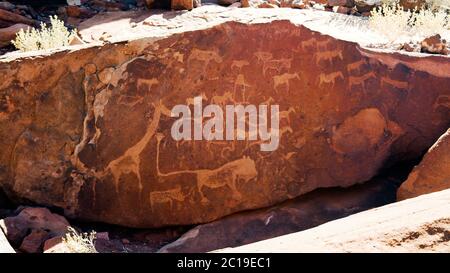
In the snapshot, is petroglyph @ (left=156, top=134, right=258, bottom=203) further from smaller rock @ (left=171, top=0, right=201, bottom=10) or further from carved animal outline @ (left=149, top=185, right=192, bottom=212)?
smaller rock @ (left=171, top=0, right=201, bottom=10)

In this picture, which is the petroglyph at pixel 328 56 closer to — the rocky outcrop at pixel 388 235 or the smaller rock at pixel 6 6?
the rocky outcrop at pixel 388 235

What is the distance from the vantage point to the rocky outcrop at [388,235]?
181cm

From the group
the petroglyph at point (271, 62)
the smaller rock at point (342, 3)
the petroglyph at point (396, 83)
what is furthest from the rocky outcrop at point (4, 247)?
the smaller rock at point (342, 3)

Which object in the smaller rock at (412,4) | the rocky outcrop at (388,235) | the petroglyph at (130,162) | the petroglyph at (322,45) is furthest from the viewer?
the smaller rock at (412,4)

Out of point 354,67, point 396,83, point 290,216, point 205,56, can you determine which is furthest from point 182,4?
point 290,216

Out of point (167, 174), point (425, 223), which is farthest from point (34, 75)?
point (425, 223)

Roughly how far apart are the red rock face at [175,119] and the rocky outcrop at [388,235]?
5.47 ft

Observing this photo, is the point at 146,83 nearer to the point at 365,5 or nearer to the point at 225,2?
the point at 225,2

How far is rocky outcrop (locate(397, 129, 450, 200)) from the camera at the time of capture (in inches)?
144

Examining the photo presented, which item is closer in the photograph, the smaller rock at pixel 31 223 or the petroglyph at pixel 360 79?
the smaller rock at pixel 31 223

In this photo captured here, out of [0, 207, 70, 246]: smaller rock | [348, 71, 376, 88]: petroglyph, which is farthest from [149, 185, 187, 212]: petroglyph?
[348, 71, 376, 88]: petroglyph

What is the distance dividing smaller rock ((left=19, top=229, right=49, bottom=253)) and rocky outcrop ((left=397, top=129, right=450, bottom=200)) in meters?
2.71
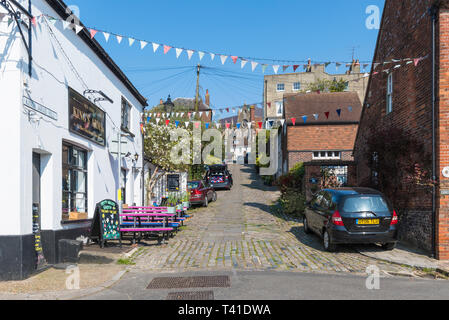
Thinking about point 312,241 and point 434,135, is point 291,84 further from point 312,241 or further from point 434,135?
point 434,135

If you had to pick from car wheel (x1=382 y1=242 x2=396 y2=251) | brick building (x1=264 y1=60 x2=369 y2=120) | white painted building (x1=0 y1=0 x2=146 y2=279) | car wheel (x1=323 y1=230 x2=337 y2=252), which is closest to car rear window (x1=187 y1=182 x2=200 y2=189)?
white painted building (x1=0 y1=0 x2=146 y2=279)

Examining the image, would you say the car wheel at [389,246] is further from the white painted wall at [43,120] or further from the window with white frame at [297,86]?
the window with white frame at [297,86]

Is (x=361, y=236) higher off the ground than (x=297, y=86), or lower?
lower

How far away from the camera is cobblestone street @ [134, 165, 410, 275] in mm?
8125

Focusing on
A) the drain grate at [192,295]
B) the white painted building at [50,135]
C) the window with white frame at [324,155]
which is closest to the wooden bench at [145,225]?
the white painted building at [50,135]

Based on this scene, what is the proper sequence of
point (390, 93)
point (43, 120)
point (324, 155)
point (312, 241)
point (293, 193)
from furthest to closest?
point (324, 155), point (293, 193), point (390, 93), point (312, 241), point (43, 120)

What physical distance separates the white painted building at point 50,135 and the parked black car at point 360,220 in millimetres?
6440

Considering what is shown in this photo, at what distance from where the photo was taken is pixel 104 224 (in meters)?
9.74

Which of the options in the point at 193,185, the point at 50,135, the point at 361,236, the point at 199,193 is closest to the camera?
the point at 50,135

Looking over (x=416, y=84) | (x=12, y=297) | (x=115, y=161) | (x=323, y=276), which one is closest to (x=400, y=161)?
(x=416, y=84)

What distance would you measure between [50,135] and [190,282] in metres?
4.38

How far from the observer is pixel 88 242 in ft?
32.9

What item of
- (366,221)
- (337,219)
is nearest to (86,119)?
(337,219)
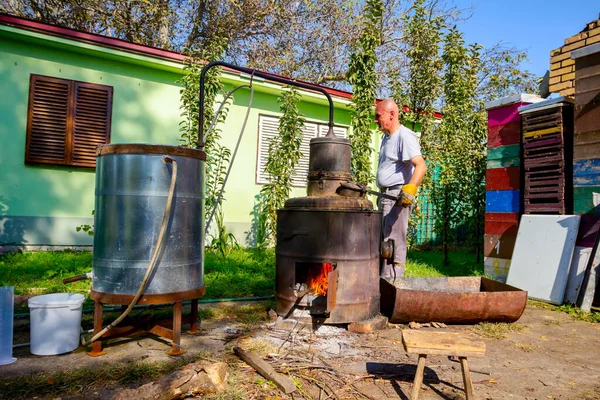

GOAL:
Copy every item above word for word, and leave the pictures out of your copy.

FINAL RESULT:
In the snapshot, is petroglyph @ (left=156, top=134, right=258, bottom=203) further from smaller rock @ (left=171, top=0, right=201, bottom=10) or further from carved animal outline @ (left=149, top=185, right=192, bottom=212)?
smaller rock @ (left=171, top=0, right=201, bottom=10)

In this picture, which is the petroglyph at pixel 328 56 closer to — the rocky outcrop at pixel 388 235 or the smaller rock at pixel 6 6?
the rocky outcrop at pixel 388 235

What is the distance from the vantage point to the rocky outcrop at [388,235]?
181cm

From the group
the petroglyph at point (271, 62)
the smaller rock at point (342, 3)
the petroglyph at point (396, 83)
what is furthest from the rocky outcrop at point (4, 247)?
the smaller rock at point (342, 3)

Which object in the smaller rock at (412,4) | the rocky outcrop at (388,235) | the petroglyph at (130,162) | the petroglyph at (322,45) is furthest from the viewer?
the smaller rock at (412,4)

Out of point 354,67, point 396,83, point 290,216, point 205,56, can you determine which is furthest from point 182,4?
point 290,216

Out of point (167, 174), point (425, 223), which is farthest from point (34, 75)?
point (425, 223)

Roughly how far apart are the red rock face at [175,119] and the rocky outcrop at [388,235]?
5.47 ft

Observing this photo, is the point at 146,83 nearer to the point at 365,5 or nearer to the point at 225,2?
the point at 225,2

How far is rocky outcrop (locate(397, 129, 450, 200)) from the camera at the time of capture (in inches)?
144

Examining the photo presented, which item is closer in the photograph, the smaller rock at pixel 31 223 or the petroglyph at pixel 360 79?
the smaller rock at pixel 31 223

In this photo captured here, out of [0, 207, 70, 246]: smaller rock | [348, 71, 376, 88]: petroglyph, which is farthest from [149, 185, 187, 212]: petroglyph?
[348, 71, 376, 88]: petroglyph

What is the distance dividing smaller rock ((left=19, top=229, right=49, bottom=253)) and rocky outcrop ((left=397, top=129, right=450, bottom=200)) in meters?
2.71
Thinking about point 312,241 and point 434,135, is point 291,84 further from point 312,241 or further from point 434,135?
point 434,135

If you had to pick from car wheel (x1=382 y1=242 x2=396 y2=251) | brick building (x1=264 y1=60 x2=369 y2=120) | white painted building (x1=0 y1=0 x2=146 y2=279) | car wheel (x1=323 y1=230 x2=337 y2=252), which is closest to car rear window (x1=187 y1=182 x2=200 y2=189)?
white painted building (x1=0 y1=0 x2=146 y2=279)

Examining the image, would you say the car wheel at [389,246] is further from the white painted wall at [43,120] or further from the window with white frame at [297,86]?
the window with white frame at [297,86]

Is (x=361, y=236) higher off the ground than (x=297, y=86), or lower?
lower

How far away from the camera is cobblestone street @ [134, 165, 410, 275] in mm?
8125

Focusing on
A) the drain grate at [192,295]
B) the white painted building at [50,135]
C) the window with white frame at [324,155]
which is closest to the wooden bench at [145,225]?
the white painted building at [50,135]

Based on this scene, what is the proper sequence of
point (390, 93)
point (43, 120)
point (324, 155)
point (312, 241)
point (293, 193)
from furthest to closest?
point (324, 155), point (293, 193), point (390, 93), point (312, 241), point (43, 120)

What physical distance separates the white painted building at point 50,135 and the parked black car at point 360,220 in millimetres?
6440

Considering what is shown in this photo, at what distance from where the photo was taken is pixel 104 224 (in meters)?
9.74

Which of the options in the point at 193,185, the point at 50,135, the point at 361,236, the point at 199,193 is closest to the camera?
the point at 50,135

Looking over (x=416, y=84) | (x=12, y=297) | (x=115, y=161) | (x=323, y=276), which one is closest to (x=400, y=161)?
(x=416, y=84)

What distance would you measure between [50,135] and [190,282] in metres?
4.38

How far from the observer is pixel 88 242 in ft?
32.9

What item of
- (366,221)
- (337,219)
is nearest to (86,119)?
(337,219)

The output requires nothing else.